When the subject is race or ethnicity, conservatives usually flunk the course. Their modus operandi is to use minorities as foils, all to get the votes of white people.

Think Willie Horton. Or the debate over what the right calls reverse discrimination. Consider the immigration issue, much of which is guided by xenophobia. Or the schoolyard bullying of Sonia Sotomayor by Republican senators because she dared to suggest that white males might be at a disadvantage without the insights of a “wise Latina.”

Alas, the alternative isn't much better. Despite polls that show most Americans give the left higher marks on race relations, the truth is that liberals usually don't get better than a “C” — for condescending.

While this bunch has welcomed minorities into the workplace through affirmative action and other opportunity programs, it has also established unwritten rules on how they must behave and limits on how far they can go. They prefer to use minorities to serve their own interests rather than empowering them as equals. And then, if those minorities start to think for themselves, their liberal benefactors will pull the rug out from underneath them by reminding them that without their support, they'd be picking peaches or parking cars.

Ask Justice Clarence Thomas or Sen. Marco Rubio.

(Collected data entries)
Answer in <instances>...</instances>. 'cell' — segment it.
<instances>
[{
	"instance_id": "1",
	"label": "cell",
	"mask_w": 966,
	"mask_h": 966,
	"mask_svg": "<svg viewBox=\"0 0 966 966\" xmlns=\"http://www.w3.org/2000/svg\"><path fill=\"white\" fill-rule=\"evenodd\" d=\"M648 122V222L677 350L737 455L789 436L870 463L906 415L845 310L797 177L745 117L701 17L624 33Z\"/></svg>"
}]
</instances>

> _Activities_:
1. In the commentary on race, what grade do liberals usually fail to rise above, and what does that grade stand for?
2. List every example the commentary on race gives of how conservatives use minorities as foils.
3. Continue the commentary on race, starting after its final sentence.

> _Expected outputs_:
1. A "C," which stands for condescending.

2.
- Willie Horton
- The debate over what the right calls reverse discrimination
- The immigration issue, much of it guided by xenophobia
- Republican senators' schoolyard bullying of Sonia Sotomayor over her "wise Latina" remark

3.
And sadly, even when liberals try to do the right thing and be more inclusive, they still can't seem to surrender the need to maintain control, which leads them to open the door only a crack and remind everyone just how exclusive their club really is.

Case in point: Plans by the unabashedly left-leaning Huffington Post to launch a special section of the website devoted to African-Americans and another section for Latinos.

What's the next trend in cyberspace? Segregated lunch counters? As the Internet age sprints forward, is it also going backward? Are the new media picking up old bad habits?

The New York-based Huffington Post is developing its African-American section — called “HuffPost GlobalBlack” — with Sheila Johnson, the co-founder of Black Entertainment Television. The new section is scheduled to launch in March.

Arianna Huffington, the website's co-founder and editor-in-chief, has described the goal of this enterprise as simply “to cover more stories of importance to the black community.”

There's the hitch. Shouldn't this be the goal of every media company in the country? If you want to cover the United States, then you should cover it in all its color and complexity. Otherwise, your product — newspaper, magazine, website, radio or television network, etc. — will soon become outdated and irrelevant.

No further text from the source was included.